The grammar aspects of the example has already been explained and the interface is very simple, so let's focus on the rest of the Code-behind.
We use a ToggleButton to enable or disable listening, using the RecognizeAsync() and RecognizeAsyncStop() methods. The RecognizeAsync() takes a parameter which informs the recognition engine if it should do a single recognition or multiple recognitions. For our example, we want to give several commands, so Multiple is used. So, to enable listening, just click the button, and to disable it, just click it again. The state is visually represented by the button, which will be "down" when enabled and normal when disabled.
Now, besides building the Grammar, the most interesting part is where we interpret the command. This is done in the SpeechRecognized event, which we hook up to in the constructor. We use the fully recognized text to update the demo label, to show the latest command, and then we use the Words property to dig deeper into the actual command.
First off, we check that it has exactly two words - a command/property and a value. If that is the case, we check the command part first, and for each possible command, we handle the value accordingly.
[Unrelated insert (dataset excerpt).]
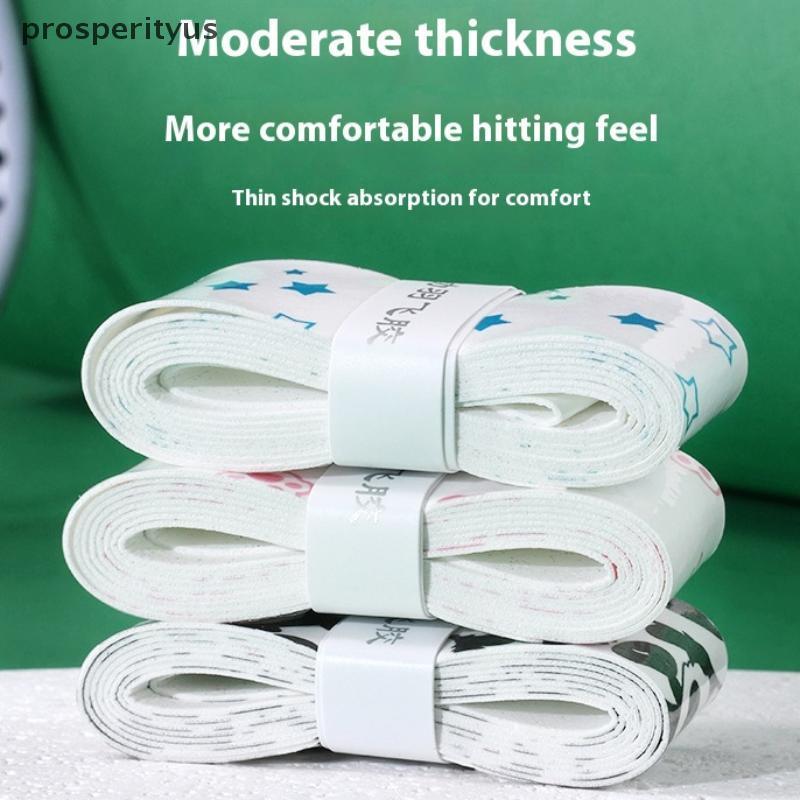 [prosperityus] 1 Peça De Design De Desenho Animado Overgrip De Tênis À Prova De Choque Absorvente De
For the weight and color commands, we can convert the value into something the label can understand automatically, using a converter, but for the sizes, we interpret the given values manually, since the values I've chosen for this example can't be converted automatically. Please be aware that you should handle exceptions in all cases, since a command like "weight blue" will try to assign the value blue to the FontWeight, which will naturally result in an exception.
Summary
As you can hopefully see, speech recognition with WPF is both easy and very powerful - especially the last example should give you a good idea just how powerful! With the ability to use dictation and/or specific voice commands, you can really provide excellent means for alternative input in your applications.